Thank you, Shree. I hope this was useful. We have a few questions. Let's pick a few. What are the nine models on Hugging Face, and what if I want to use another Hugging Face model? Those nine models are examples to show you how to use the Gaudi config and trainer. You can use other transformer models by following the instructions. If it doesn't work, it's a bug, and we'll fix it. More models and features are coming to Optimum Habana.
What happens to models not on the Habana organization page? The instructions are there for how to make changes to existing transformer models. Once you know how to work with the Hugging Face Transformer library, it's simple to use the Optimum Habana library. More models will be published to the model page by the end of the year.
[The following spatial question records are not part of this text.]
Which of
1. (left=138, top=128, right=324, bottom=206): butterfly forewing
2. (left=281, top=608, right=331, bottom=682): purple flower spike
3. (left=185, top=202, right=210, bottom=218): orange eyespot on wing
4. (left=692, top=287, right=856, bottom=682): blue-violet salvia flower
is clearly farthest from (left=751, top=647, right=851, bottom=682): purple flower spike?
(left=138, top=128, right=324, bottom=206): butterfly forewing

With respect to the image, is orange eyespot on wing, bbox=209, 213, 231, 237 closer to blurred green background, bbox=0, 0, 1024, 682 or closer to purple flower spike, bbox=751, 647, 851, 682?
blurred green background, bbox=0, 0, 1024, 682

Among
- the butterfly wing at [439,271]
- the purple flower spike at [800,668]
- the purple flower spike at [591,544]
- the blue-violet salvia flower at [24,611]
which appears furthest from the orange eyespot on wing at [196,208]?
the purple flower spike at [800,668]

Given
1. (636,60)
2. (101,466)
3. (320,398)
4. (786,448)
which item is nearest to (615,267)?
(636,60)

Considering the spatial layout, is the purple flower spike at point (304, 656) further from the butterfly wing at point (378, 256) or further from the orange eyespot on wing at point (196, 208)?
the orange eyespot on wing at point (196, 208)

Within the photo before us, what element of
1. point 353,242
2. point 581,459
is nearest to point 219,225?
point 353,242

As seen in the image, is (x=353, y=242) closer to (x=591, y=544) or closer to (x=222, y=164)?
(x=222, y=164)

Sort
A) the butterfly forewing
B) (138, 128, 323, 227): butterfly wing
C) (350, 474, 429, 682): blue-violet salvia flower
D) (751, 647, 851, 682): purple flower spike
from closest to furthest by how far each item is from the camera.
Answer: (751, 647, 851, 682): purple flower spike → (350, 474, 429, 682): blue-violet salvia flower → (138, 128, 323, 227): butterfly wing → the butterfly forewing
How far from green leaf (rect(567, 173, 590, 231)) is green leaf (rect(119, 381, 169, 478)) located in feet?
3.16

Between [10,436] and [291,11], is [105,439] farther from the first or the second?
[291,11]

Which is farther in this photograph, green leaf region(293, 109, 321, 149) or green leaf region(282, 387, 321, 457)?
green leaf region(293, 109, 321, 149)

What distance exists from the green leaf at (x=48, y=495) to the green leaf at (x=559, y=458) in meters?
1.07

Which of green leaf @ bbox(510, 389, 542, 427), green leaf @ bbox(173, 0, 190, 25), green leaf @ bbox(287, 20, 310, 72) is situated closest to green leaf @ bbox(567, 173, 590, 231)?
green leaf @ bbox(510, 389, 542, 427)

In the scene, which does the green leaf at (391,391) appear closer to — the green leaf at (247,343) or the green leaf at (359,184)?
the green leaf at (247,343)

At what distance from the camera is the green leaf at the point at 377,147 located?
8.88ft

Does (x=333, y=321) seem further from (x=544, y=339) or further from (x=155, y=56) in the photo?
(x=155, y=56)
Does Gaudi 2 support FB8 data format, and do you expect FB8 to be used extensively for training versus BF16? We support FB8, and we will see how models and the ecosystem evolve. There is an interest in lower precision for reducing cost or power, but there is an accuracy trade-off. We will work with the developer community as things evolve.
Will there be SaaS options for Gaudi like Google? We are looking into this to empower more developers and democratize access. Having a cost-effective way to access a single Gaudi chip would be great. We will explore options to enable other paths for enthusiasts.
Thank you, Shree. I want to thank our presenters. This was very informative. Thank you to our participants. This will be available on our website, and I'll send an email with a link later this week. If we didn't answer your questions, please go to our developer site and the developer forum. Thank you so much, and have a wonderful rest of your day. Bye.